Forest Floor vs Skimming Stone
Where Forest Floor belongs to Benjamin Moore's range, Skimming Stone is a Farrow & Ball color. Hue-wise, Forest Floor belongs to the grey family and Skimming Stone to the beige-greige family. Skimming Stone (LRV 68) reflects noticeably more light than Forest Floor (LRV 14), a difference of 55 points that becomes especially apparent in rooms with limited natural light. Forest Floor runs yellow while Skimming Stone is decidedly warm, which means they'll respond very differently to warm vs cool light sources. With a ΔE of 44.9, the contrast is hard to miss. These aren't variations on a theme — they're two different answers to the same question. Below you'll find 2 real-room photo comparisons where both colors appear side by side, plus 5 simulated room previews.
Forest Floor vs Skimming Stone in Real Spaces
2 real rooms side by side. Seeing Forest Floor and Skimming Stone in actual rooms makes the difference concrete; browse the spaces below to get a feel for how each color lives on a wall.
Bathroom
Bathrooms are one of the few spaces where you're genuinely enclosed by the paint color, which makes the choice between these two more consequential. Skimming Stone reflects noticeably more light off the walls, making the space read more open than Forest Floor.
Kitchen Cabinets
Kitchen cabinets are constantly compared against adjacent materials, which means subtle differences between these two become much more visible. Skimming Stone reflects noticeably more light off the walls, making the space read more open than Forest Floor.
Color Details
Forest Floor vs Skimming Stone Simulated Comparison
5 simulated room previews — drag the slider on each to see Forest Floor on one side and Skimming Stone on the other.
Digital color is approximate. These simulations are generated from the manufacturer's hex values and overlaid on grayscale room photos — your screen's calibration, brightness, and viewing angle all affect how they render. Before committing to either color, test physical samples in your own space under the light you actually live with.
More Forest Floor comparisons
See how Forest Floor stacks up against other well-photographed colors across different brands and tones.
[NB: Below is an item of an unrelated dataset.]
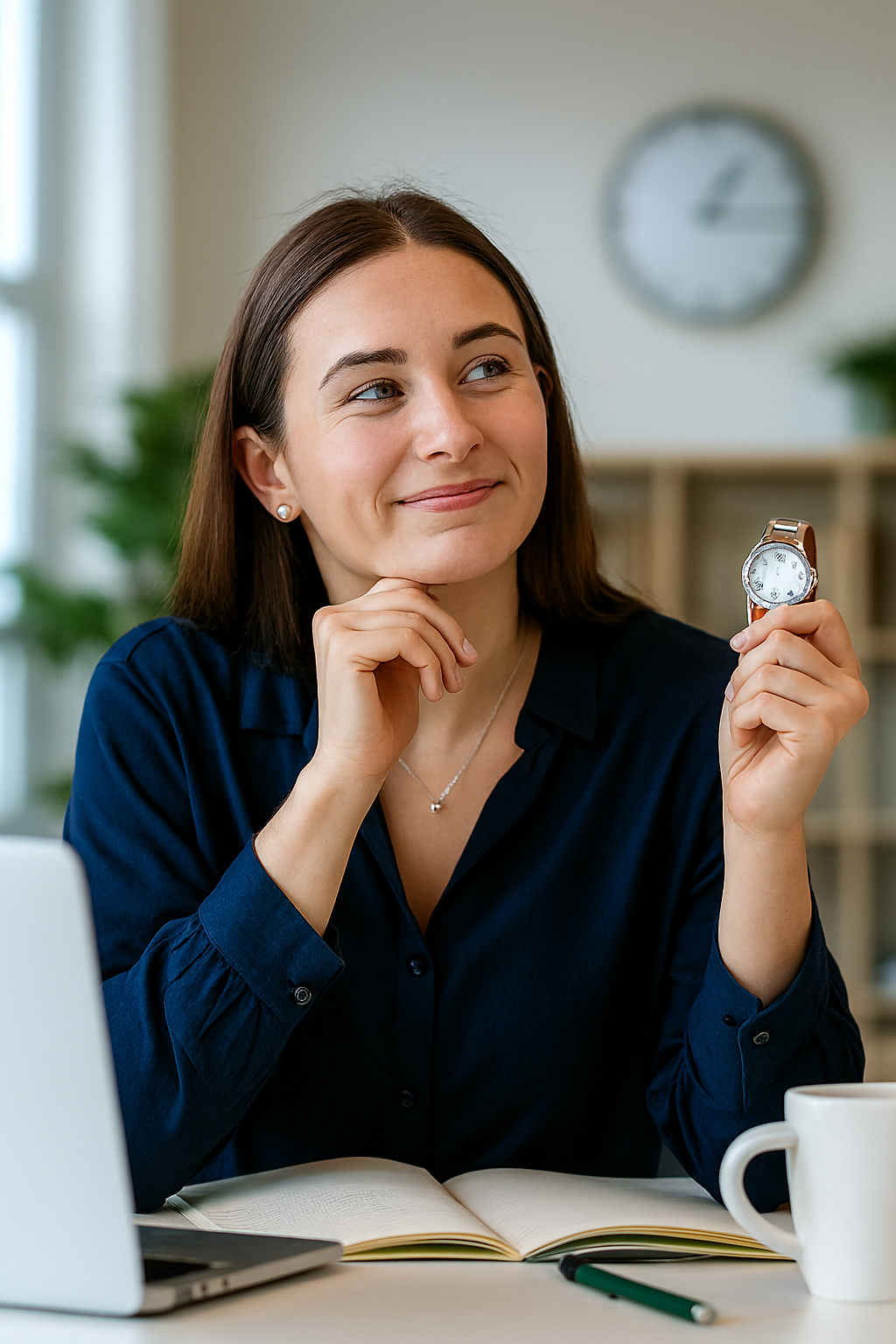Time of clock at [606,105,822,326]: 1:16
At LRV 83 vs 14, White Dove is decisively the brighter choice.


Ammonite reflects far more light (LRV 69 vs 14), opening up a space where Forest Floor encloses it.


A 8-point LRV gap (14 vs 6) makes Forest Floor the marginally brighter of the two.
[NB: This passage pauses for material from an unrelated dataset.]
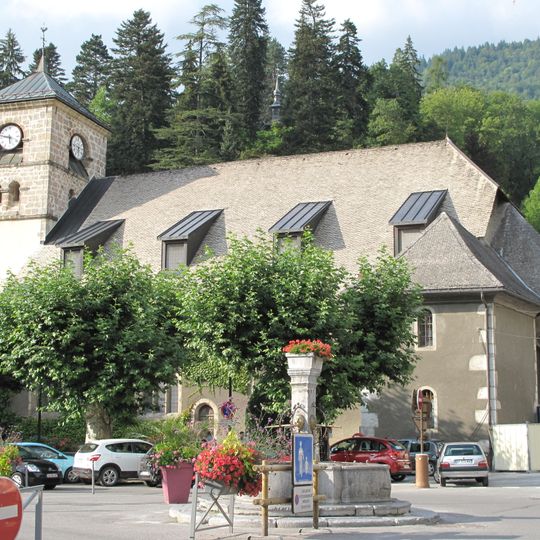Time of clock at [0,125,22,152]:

Purbeck Stone reflects far more light (LRV 52 vs 14), opening up a space where Forest Floor encloses it.


Evergreen Fog reflects far more light (LRV 30 vs 14), opening up a space where Forest Floor encloses it.


At LRV 52 vs 14, Mizzle is decisively the brighter choice.
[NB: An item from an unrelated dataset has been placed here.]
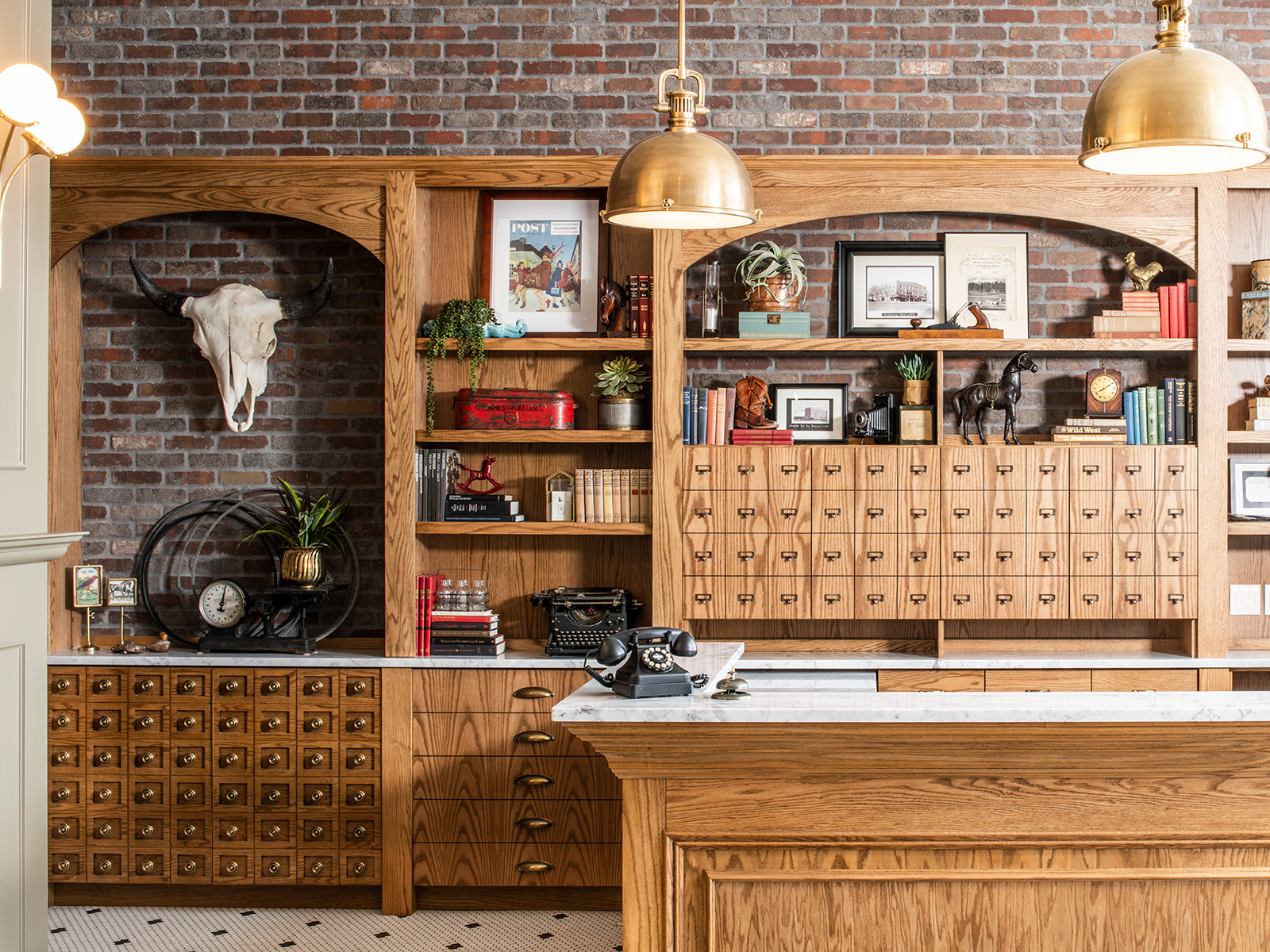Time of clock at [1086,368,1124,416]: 8:09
Agreeable Gray reflects far more light (LRV 60 vs 14), opening up a space where Forest Floor encloses it.


At LRV 58 vs 14, Accessible Beige is decisively the brighter choice.


At LRV 27 vs 14, Denim Drift is decisively the brighter choice.


French Gray reflects far more light (LRV 43 vs 14), opening up a space where Forest Floor encloses it.


Forest Floor reads slightly lighter (LRV 14 vs 4), a gap that shows most in low-lit rooms.


At LRV 55 vs 14, Tranquil Dawn is decisively the brighter choice.


Their light reflectance is nearly identical (LRV 14 vs 13), so neither reads brighter in a room.


At LRV 44 vs 14, Hardwick White is decisively the brighter choice.


Pure White reflects far more light (LRV 84 vs 14), opening up a space where Forest Floor encloses it.


Artichoke reads slightly lighter (LRV 21 vs 14), a gap that shows most in low-lit rooms.


At LRV 66 vs 14, Balboa Mist is decisively the brighter choice.


At LRV 74 vs 14, Shoji White is decisively the brighter choice.


At LRV 83 vs 14, Snowbound is decisively the brighter choice.


Their light reflectance is nearly identical (LRV 14 vs 12), so neither reads brighter in a room.


Dix Blue reflects far more light (LRV 41 vs 14), opening up a space where Forest Floor encloses it.


Calamine reflects far more light (LRV 68 vs 14), opening up a space where Forest Floor encloses it.


Treron reads slightly lighter (LRV 25 vs 14), a gap that shows most in low-lit rooms.


Their light reflectance is nearly identical (LRV 14 vs 12), so neither reads brighter in a room.


At LRV 45 vs 14, Saybrook Sage is decisively the brighter choice.


Pale Green reflects far more light (LRV 31 vs 14), opening up a space where Forest Floor encloses it.


Forest Floor reads slightly lighter (LRV 14 vs 7), a gap that shows most in low-lit rooms.


Cement grey reads slightly lighter (LRV 24 vs 14), a gap that shows most in low-lit rooms.


Guilford Green reflects far more light (LRV 57 vs 14), opening up a space where Forest Floor encloses it.


Just Walnut reflects far more light (LRV 72 vs 14), opening up a space where Forest Floor encloses it.